Summit blueprint turns up on Web
    Federal tender lists security details for Alberta meeting of world leaders
    By GRAEME SMITH, Globe&Mail
    April 11, 2002

    Crucial security details about the Canadian locations where the world's most powerful leaders, U.S. President George W. Bush among them, will gather this summer have been publicly available for seven weeks on the Internet.

    In what experts are calling a serious breach of security, documents published by a federal agency in February included 32 detailed diagrams showing how buildings around Calgary and Kananaskis, Alta., will be used for the G8 summit on June 26 and 27.

    The drawings describe the hotel ballroom where Mr. Bush, Prime Minister Jean Chrétien, British Prime Minister Tony Blair and other leaders of the Group of Eight major industrialized nations will sit down together, and the shortest distance -- two feet, eight inches (81 centimetres) -- from their chairs to the nearest window.

    Other sensitive details on the Web site that informs companies about federal, provincial and municipal contracts include the exact positions of surveillance cameras, meeting rooms, security stations and lounges for VIPs and RCMP officers.

    "This is really rather stupid and naive," said Alan Bell, a security consultant and veteran of Britain's Special Air Service, who has guarded previous meetings of world leaders.

    The RCMP denies that the documents compromise summit security, but experts say the gaffe will embarrass Canada and force the RCMP to revise arrangements that are reported to have cost $100- million.

    "From a security standpoint, this should not be on the Internet," Mr. Bell said. "It poses a major threat."

    Buried at the bottom of a lengthy request for audio and visual equipment, the floor plans have attracted no public attention since they appeared on the Internet on Feb. 22.

    But six terrorism experts who examined the files said Canada has already exposed the summit to unacceptable risk by leaving them on-line, where they can be downloaded in a few minutes.

    The documents were still on the Web site last night.

    Public Works and Government Services Canada published the request for rental equipment on behalf of the Department of Foreign Affairs and International Trade.

    The tender appears similar to the 1,700 such contracts available on the Web site daily.

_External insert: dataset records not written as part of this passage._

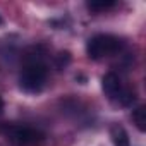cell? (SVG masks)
<instances>
[{
  "mask_svg": "<svg viewBox=\"0 0 146 146\" xmlns=\"http://www.w3.org/2000/svg\"><path fill=\"white\" fill-rule=\"evenodd\" d=\"M69 62H70V53H69V52H60V53L55 57V65H57V69L67 67Z\"/></svg>",
  "mask_w": 146,
  "mask_h": 146,
  "instance_id": "ba28073f",
  "label": "cell"
},
{
  "mask_svg": "<svg viewBox=\"0 0 146 146\" xmlns=\"http://www.w3.org/2000/svg\"><path fill=\"white\" fill-rule=\"evenodd\" d=\"M122 48H124V40L115 35H108V33L95 35L86 43V53L93 60H100L103 57L119 53Z\"/></svg>",
  "mask_w": 146,
  "mask_h": 146,
  "instance_id": "7a4b0ae2",
  "label": "cell"
},
{
  "mask_svg": "<svg viewBox=\"0 0 146 146\" xmlns=\"http://www.w3.org/2000/svg\"><path fill=\"white\" fill-rule=\"evenodd\" d=\"M48 76V67L45 62V52L41 46H33L24 57V67L19 74V86L24 93H40Z\"/></svg>",
  "mask_w": 146,
  "mask_h": 146,
  "instance_id": "6da1fadb",
  "label": "cell"
},
{
  "mask_svg": "<svg viewBox=\"0 0 146 146\" xmlns=\"http://www.w3.org/2000/svg\"><path fill=\"white\" fill-rule=\"evenodd\" d=\"M132 122L141 132L146 131V107L144 105H139L136 110H132Z\"/></svg>",
  "mask_w": 146,
  "mask_h": 146,
  "instance_id": "8992f818",
  "label": "cell"
},
{
  "mask_svg": "<svg viewBox=\"0 0 146 146\" xmlns=\"http://www.w3.org/2000/svg\"><path fill=\"white\" fill-rule=\"evenodd\" d=\"M113 5H115L113 0H90V2H86V7L90 11H95V12H102V11L112 9Z\"/></svg>",
  "mask_w": 146,
  "mask_h": 146,
  "instance_id": "52a82bcc",
  "label": "cell"
},
{
  "mask_svg": "<svg viewBox=\"0 0 146 146\" xmlns=\"http://www.w3.org/2000/svg\"><path fill=\"white\" fill-rule=\"evenodd\" d=\"M4 134L16 146H40L45 141V134L31 125L12 124L4 129Z\"/></svg>",
  "mask_w": 146,
  "mask_h": 146,
  "instance_id": "3957f363",
  "label": "cell"
},
{
  "mask_svg": "<svg viewBox=\"0 0 146 146\" xmlns=\"http://www.w3.org/2000/svg\"><path fill=\"white\" fill-rule=\"evenodd\" d=\"M2 23H4V21H2V17H0V24H2Z\"/></svg>",
  "mask_w": 146,
  "mask_h": 146,
  "instance_id": "30bf717a",
  "label": "cell"
},
{
  "mask_svg": "<svg viewBox=\"0 0 146 146\" xmlns=\"http://www.w3.org/2000/svg\"><path fill=\"white\" fill-rule=\"evenodd\" d=\"M102 90L110 102H120V96L124 93V86L120 83V78L115 72H107L102 78Z\"/></svg>",
  "mask_w": 146,
  "mask_h": 146,
  "instance_id": "277c9868",
  "label": "cell"
},
{
  "mask_svg": "<svg viewBox=\"0 0 146 146\" xmlns=\"http://www.w3.org/2000/svg\"><path fill=\"white\" fill-rule=\"evenodd\" d=\"M4 110V100H2V96H0V112Z\"/></svg>",
  "mask_w": 146,
  "mask_h": 146,
  "instance_id": "9c48e42d",
  "label": "cell"
},
{
  "mask_svg": "<svg viewBox=\"0 0 146 146\" xmlns=\"http://www.w3.org/2000/svg\"><path fill=\"white\" fill-rule=\"evenodd\" d=\"M110 137H112V143L115 146H131L127 131L122 125H119V124H113L110 127Z\"/></svg>",
  "mask_w": 146,
  "mask_h": 146,
  "instance_id": "5b68a950",
  "label": "cell"
}]
</instances>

It's largely a prosaic list of technical specifications -- in this case, for microphones, headsets, cables, amplifiers, loudspeakers, video monitors and other equipment.

    But anyone who types in a valid credit card number, downloads the contract details and reads the attached appendices could find drawings that experts say would normally be highly classified.

    Some of the information available through the Web site, such as the layout of hotels and mountain lodges, is not sensitive and can be found through other sources.

    But other information on the site, such as the exact location of leaders' chairs and measurements showing how rooms will be arranged, should be available only to security teams for the visiting delegations, experts said.

    The experts also objected that the diagrams show the purpose of many rooms, from art storage to bilateral meetings. The main summit room, with a circular, 14-foot-diameter (4.3-metre) table in the middle, is described in enough detail for anyone to build the kind of scale model necessary to practise a commando raid.

    "The more I look at these [diagrams], the more uncomfortable I get," said Leslie Green, a retired professor from the University of Alberta and the U.S. Naval War College. "It frightens me."

    No government in recent memory has allowed this type of information about a summit to slip out, said John Thompson of Toronto's Mackenzie Institute, an independent non-profit organization concerned with issues related to political instability and organized violence.

    "This is a major, major mistake," Mr. Thompson said.

    Michael O'Shaughnessy, a spokesman for Canada's G8 summit management office, said it was necessary to publish some information as part of the contract tendering process.

    "Information about the layout of the facilities has always been publicly available," Mr. O'Shaughnessy said. "Information about the layout is necessary in order for companies to bid on the conference discussion systems contract."

    Some details about facilities were attached to a similar contract before last year's Summit of the Americas conference in Quebec City, Mr. O'Shaughnessy said.

    The Royal Canadian Mounted Police examined the tender documents yesterday and decided they didn't threaten the event's security, Corporal Patrick Webb said. Bid documents for such a project would typically be reviewed by the RCMP before being published anyway, Cpl. Webb added.

    "It's one thing to say, 'I know what chair you're sitting in,' but if you can't come within a long distance of it, it doesn't do you much good," Cpl. Webb said. "When you put it as part of a larger [security] package, it's a different world."

    The documents may also have limited strategic value if the security team changes its plans, Cpl. Webb said.

    "At this point in time, are those the final, exact positions [of elements inside the building]? No, those are not. They could change. Things could change right up until the time somebody sits."

    Although Cpl. Webb would not comment on how precautions might change, most experts assume that the RCMP would have to revise the plans now that they have become public knowledge. They also dismissed the RCMP's argument that terrorists and other miscreants won't be able to reach the building.

    "You can't close every point of access," Mr. Green said. "They [organizers] are looking for trouble."

    Canada's international reputation will suffer, said Laure Paquette, a political scientist at Lakehead University, although other countries will likely show their displeasure in private.